Having just published our 2019 Top 50 List By Customer Orders, I started thinking about which albums from the year I found most amazing, and which I returned to multiple times during the year. The number listed is an odd one, 18, but they were the albums that came to mind as I considered this list, and really, what's in a number?
This list is substantially different from our sales list, but I suppose it represents my personal quirks and interests, that which fuels me as we plan our catalog for the year. In fact, more than a couple of these have been non-starters on the store, always a sad fate for a deserving album; I won't tell you which weren't as well received as I believed they should be. Nor will I tell you which were well received but might not have made the top 50. As I write the abstracts for each album as they're added to our Recently Released section, most of what needs to be known will be in the original listing. However, I will in most cases elaborate as an addendum my own personal interest in each.
Andersen, Arild / Clive Bell / Mark Wastell
Tales Of Hackney
World instrumentation of shakuhachi, thai flute, shinobue, thai mouth organ, and shruti box blends with western orchestration of double bass, percussion and electronics as Clive Bell, Arild Andersen, and Mark Wastell come together in the studio after their well-received concert at Cafe Oto in London to develop these beautifully lyrical improvisations.
addendum I found myself returning to this album repeatedly as I introduced the album to our store for two reasons: one, it insinuates itself to its listeners by appearing to be a more conventional jazz album and then envelops them in a dream-like world. Wastell never fails to mesmerize me, and with Clive Bell and Arild Andersen the three use their eclectic instrumentation to create something other-worldly, at times familiar, and at times as exotic as one could imagine.
Spontan In Granit
Berlin double bassist Mathias Bauer, a member of Unitedberlin, Asian Art, Junge Music and mosaik, and half of the duo Alchimia Organica, presents a series of 18 solid and diverse spontaneous improvisations, most averaging under 3 minutes, captivating the listener through articulate momentum, exceptional technique, and inventive narrative.
addendum: I have become quite interested in solo performance albums over the years, which are certainly the most daring of presentations, and the most naked. I'm also an enthusiast of concise statement, and Bauer gives his listeners a succinct set of unique recordings, taking the bass into unusual territory and revealing a curious and exploratory mind.

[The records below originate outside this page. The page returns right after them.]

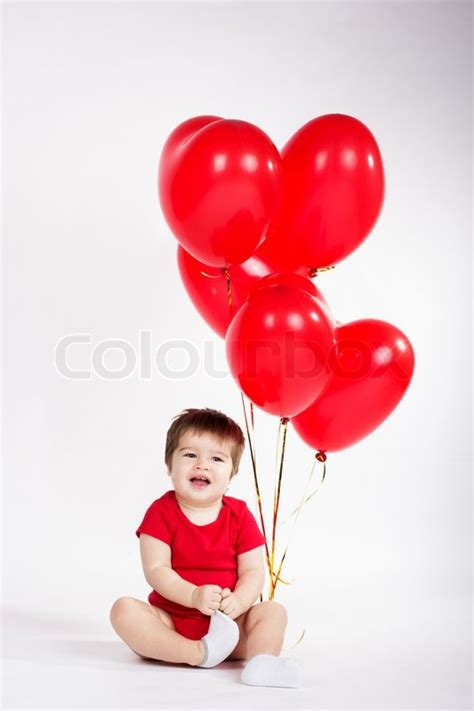 newborn valentines day baby boy with balloons valentines day stock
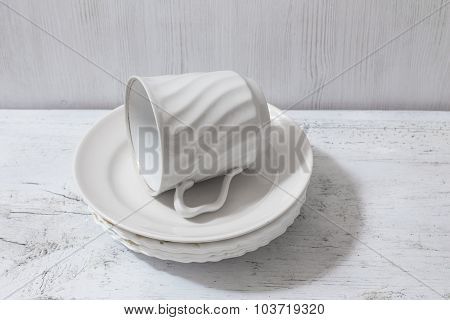 stack of white plates and cup on wooden white table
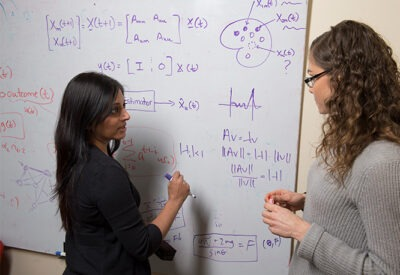 A faculty member and a student discuss equations at a white board.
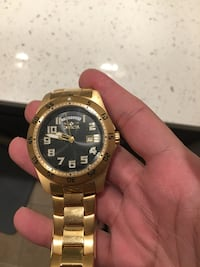 Gold men's invicta watch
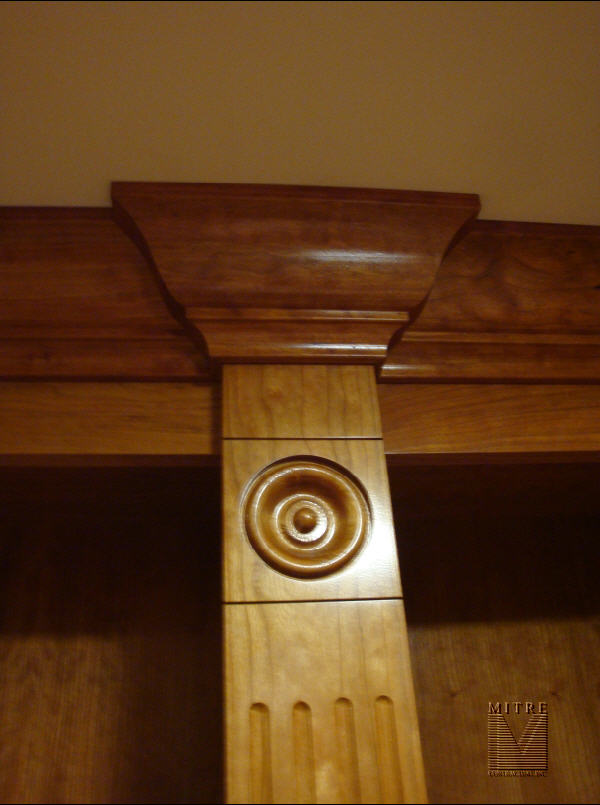 Fluted pilaster with rosette and crown moulding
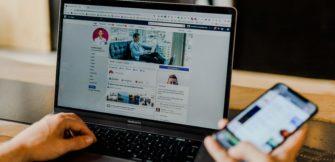 Auf dem Bild ist ein Laptop auf dem ein Facebookprofil zu sehen ist und ein Handy in der Hand daneben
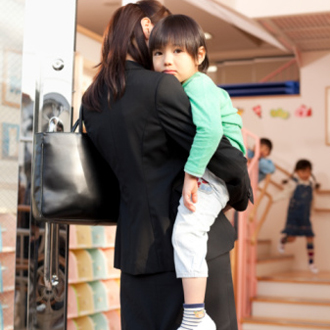 Mother in business suit taking child into school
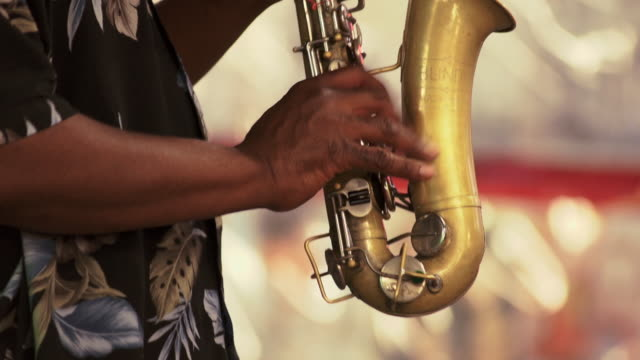 A busker playing a saxophone in time square.  Close up shots of this hands playing the sax.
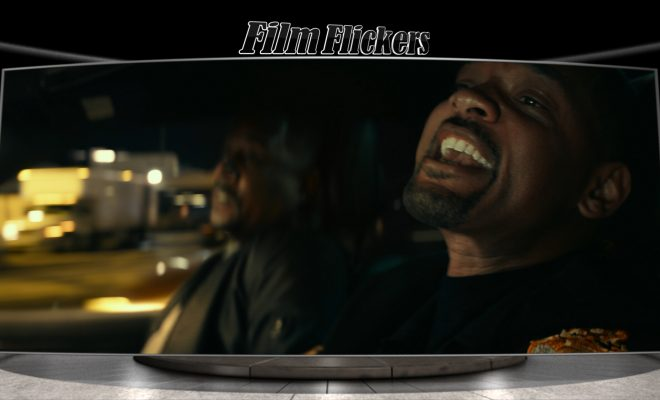 Shot of Will Smith and Martin Lawrence in the car together with Will Smith shouting out the window of the car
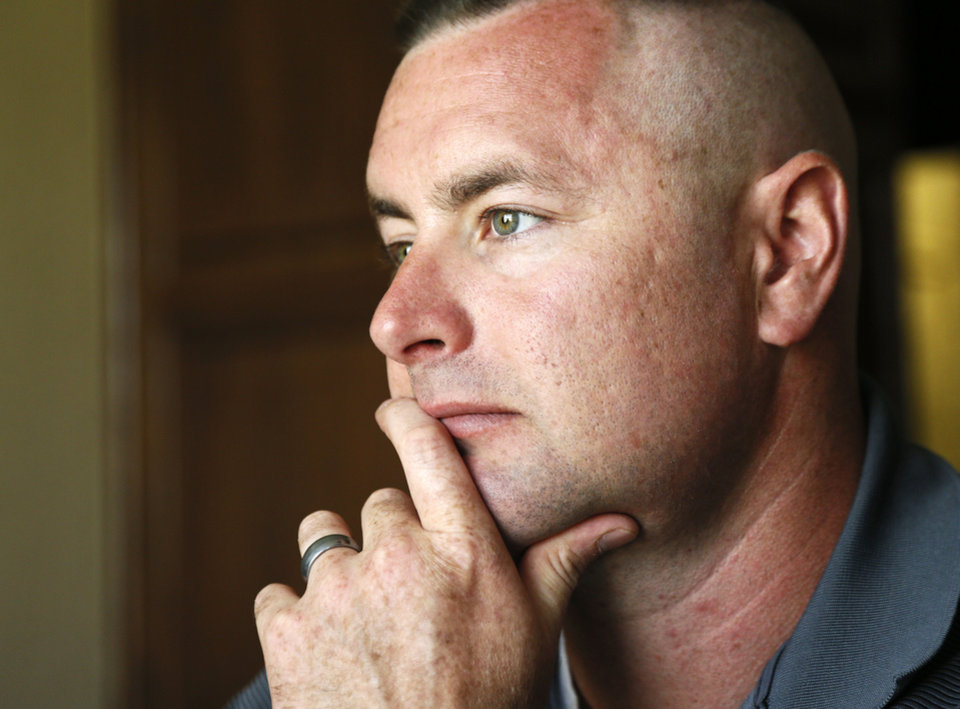 Brandon Douglas listens to his wife, Jennifer Douglas, not pictured, as she gives an interview at their home in Oklahoma City on July 1. Brandon Douglas left the Marines as a Gunnery Sergeant after battling PTSD. Photo by Nate Billings, The Oklahoman <strong>NATE BILLINGS</strong>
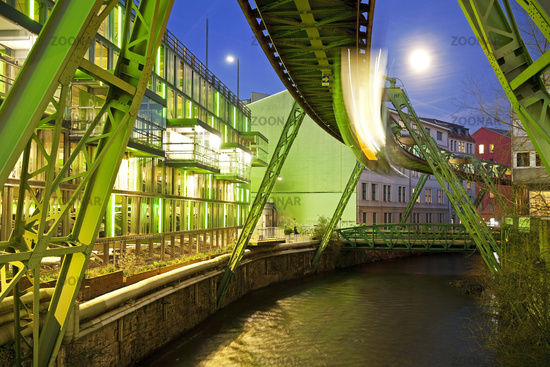 moving Wuppertal cable railway over the river Wupper in the evening, Wuppertal, Germany, Europe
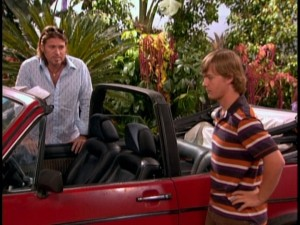 "Robbie and son Jackson (the deceptively young Jason Earles) examine the boy's newly-purchased ""girl car."""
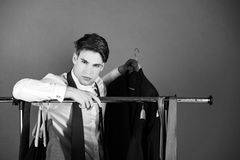 Male fashion, beauty and advertisement concept. man dressed in shirt, stands near hanger with clothes. Against green background, holds jacket, guy is choosing Stock Photography
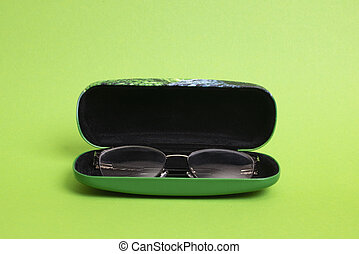 Case with glasses on a green background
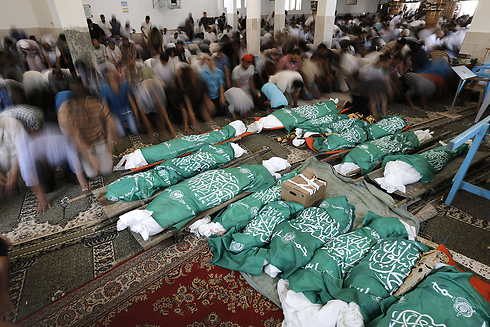 Bodies wrapped in Hamas flags (Photo: AFP)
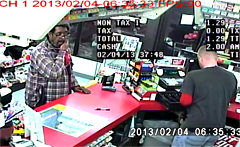 Photo from surveillence video of suspect cashing stolen lottery tickets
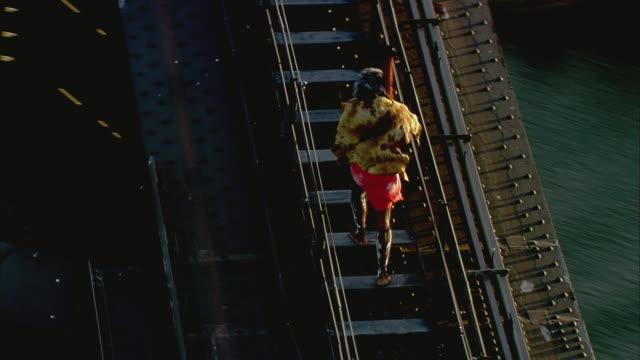 WS PAN TS AERIAL Aboriginal man walking up Sydney Harbor Bridge, Sydney, New South Wales, Australia
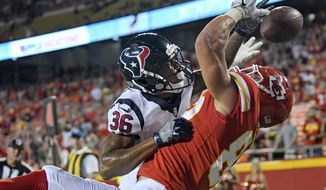 Houston Texans cornerback Josh Thornton (36) breaks up a pass in the end zone which was intended for Kansas City Chiefs tight end Alex Ellis (82) during the second half of an NFL preseason football game in Kansas City, Mo., Thursday, Aug. 9, 2018. The Texans won 17-10. (AP Photo/Ed Zurga)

Rodrigues / Leblanc / Lopes
Named for the city in which it was recorded, the trio of Karoline Leblanc on harpsichord, Ernesto Rodrigues on viola, and Paulo J Ferreira Lopes on gongs & cymbals, is a mysterious and ritualistic album, Lopes' gongs slowly intoning as the strings use unusual techniques, much of the harpsichord played inside; a subtle and beautiful reflection of historic Montreal.
addendum: In 2003 I took a chance on a Portuguese label that had sent me several review CDs to consider: Creative Sources. I was under the spell of so-called lowercase or Onkyo music at the time, and found the work of violist Ernesto Rodrigues and his then small group of similar-minded colleagues exceptional. The label now has more than 600 titles, justifying my decision through an ever-evolving set of releases with an ever-expanding number of musicians, many of which would otherwise be unknown to me. All that aside, whenever Rodrigues, and now his son, cellist Guilherme Rodrigues, release an album that they perform on I'm eager and interested. Montreal did not disappoint, a perfect example of why I return to Rodrigues' work regularly. The album is a single 57 minute work, the trio using restraint, and subtle extended techniques and reverberant ambience to enfold the listener, with subtle field recordings extending the music. Having been to Montreal many times, I draw the sense of a quiet morning in the historic district, and each motion and gesture feels appropriate and focused. Turn the volume up and give the music your attention, the rewards are found in this trio's finesse.
London Experimental Ensemble
(Split Rock Records)
Drawn from 305 traditional ballads from England and Scotland alongside their American variants, anthologised by Francis James Child during the second half of the nineteenth century, are here sung by Ed Pettersen in the fascinating intersection of traditional lyrics and experimental interpretations of melodies, performed by the 11-piece London Experimental Ensemble.
addendum: The name of this album may be deceptive, as it refers to Francis James Child, and not to children's songs. Child anthologized traditional ballads, and the London Experimental Ensemble draws from these to create modern and, well, more experimental versions of those songs. I have returned to this album many times, spurred by the ensemble's exceptional Treatise album interpreting the music of Cornelius Cardew. I am also reminded of Lindsay Cooper's exceptional Rags album as I hear history reflected and morphed through modern ears and interpretations.
Wooley, Nate (Wooley / Sawyer / Halvorson / Alcorn)
With two guitarists--Mary Halvorson and Susan Alcorn on pedal steel--and Ryan Sawyer on drums, New York trumpeter explores the Rocky Mountains Columbia Icefield, the largest icefield in the Canadian Rocky Mountains, through sophisticated compositions and superbly illustrative sound, an exceptional album of improvisation and intention from four modern masters.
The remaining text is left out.